Commodities: Gold, Silver perform better while oil rises on Iran stalemate
Updated : 15:33
The commodities market enjoyed one of its better days in almost two months with precious metals, crude oil and base metals either maintaining day before levels or ending Wednesday trading higher.
As the Iranian nuclear talks went well beyond the stated deadline of midnight on Tuesday, both oil benchmarks found support overnight, but began Asian trading marginally lower.
At 07:15 on Thursday, the Brent front month futures contract was trading down 36 cents or 0.63% at $56.74 per barrel while the WTI was trading down 42 cents or 0.84% at $49.67 per barrel.

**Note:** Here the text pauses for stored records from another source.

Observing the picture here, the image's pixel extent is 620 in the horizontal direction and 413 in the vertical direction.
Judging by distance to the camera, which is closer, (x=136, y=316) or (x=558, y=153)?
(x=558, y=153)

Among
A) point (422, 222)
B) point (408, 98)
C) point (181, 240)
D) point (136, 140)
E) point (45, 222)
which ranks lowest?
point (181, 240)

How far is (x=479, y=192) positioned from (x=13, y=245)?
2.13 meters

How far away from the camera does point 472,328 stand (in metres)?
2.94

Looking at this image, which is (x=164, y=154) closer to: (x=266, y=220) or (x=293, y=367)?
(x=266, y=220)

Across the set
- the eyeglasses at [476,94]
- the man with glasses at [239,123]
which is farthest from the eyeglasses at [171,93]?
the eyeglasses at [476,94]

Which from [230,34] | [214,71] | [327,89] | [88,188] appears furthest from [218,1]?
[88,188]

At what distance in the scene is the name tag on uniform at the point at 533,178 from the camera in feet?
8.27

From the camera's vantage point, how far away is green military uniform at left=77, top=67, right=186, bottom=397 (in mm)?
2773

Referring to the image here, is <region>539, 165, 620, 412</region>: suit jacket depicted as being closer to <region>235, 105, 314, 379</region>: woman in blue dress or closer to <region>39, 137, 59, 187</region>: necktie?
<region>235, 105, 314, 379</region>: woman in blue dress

Jasper Lawler, market analyst at CMC Markets, said: “Iran nuclear talks continue to dominate the direction of oil prices where negotiations have been extended by 24 hours twice. Having fallen sharply from the peaks reached after the Yemen air strikes, crude oil pulled higher on Wednesday with no Iran agreement in place.”
Nonetheless, anecdotal evidence suggests the prospect of Iranian crude flooding the market appear to be exaggerated. The Islamic republic is said to have up to 40 million barrels of crude oil stocked up ready for export should sanctions be lifted.

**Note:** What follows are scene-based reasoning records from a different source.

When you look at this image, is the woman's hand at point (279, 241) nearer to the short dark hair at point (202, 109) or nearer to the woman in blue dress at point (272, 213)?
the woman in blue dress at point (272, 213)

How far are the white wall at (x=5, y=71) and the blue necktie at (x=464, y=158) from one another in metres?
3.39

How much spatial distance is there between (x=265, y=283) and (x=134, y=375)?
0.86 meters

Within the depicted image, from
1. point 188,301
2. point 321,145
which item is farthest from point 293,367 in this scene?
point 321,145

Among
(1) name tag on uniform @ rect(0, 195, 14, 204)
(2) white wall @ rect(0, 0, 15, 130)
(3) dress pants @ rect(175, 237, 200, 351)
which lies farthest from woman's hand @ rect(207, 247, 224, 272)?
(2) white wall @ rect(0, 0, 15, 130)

While an Iranian settlement was worthy of furthering bearish sentiment, two spot traders and four ship brokerage contacts in Rotterdam, The Netherlands, told ShareCast that it will take at until June for the cargo to be moved.

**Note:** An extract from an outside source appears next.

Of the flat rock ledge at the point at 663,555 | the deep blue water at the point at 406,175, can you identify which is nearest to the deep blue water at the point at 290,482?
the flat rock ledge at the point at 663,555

Meanwhile, a relatively weaker dollar lent support to precious metals including gold and silver, but base metals continued their tepid run. At 07:45 on Thursday, Dubai Gold Futures were trading down a fraction by 0.2% at $1183.50 an ounce. Overnight, silver ended down 0.2% at $16.56 an ounce.
Elsewhere, lacklustre Chinese manufacturing data dented overnight confidence in copper. At 16:35 on Wednesday, the three-month copper contract was trading at $6018.00, down 57 cents or 0.9%.
Chris Beauchamp, senior market analyst at IG said: “Gold and silver looked firmly weaker Wednesday morning, continuing their form of recent days, but the afternoon’s data provided buyers with the excuse that they had been waiting for as the dollar and equities declined.”
“Gold moved back to $1200, and the swift reversal meant the metal enjoyed its best day in two weeks. Oil rallied hard as well, but this commodity is still stuck in an endless chop-chop battle between buyers and sellers, making life very difficult for all concerned.”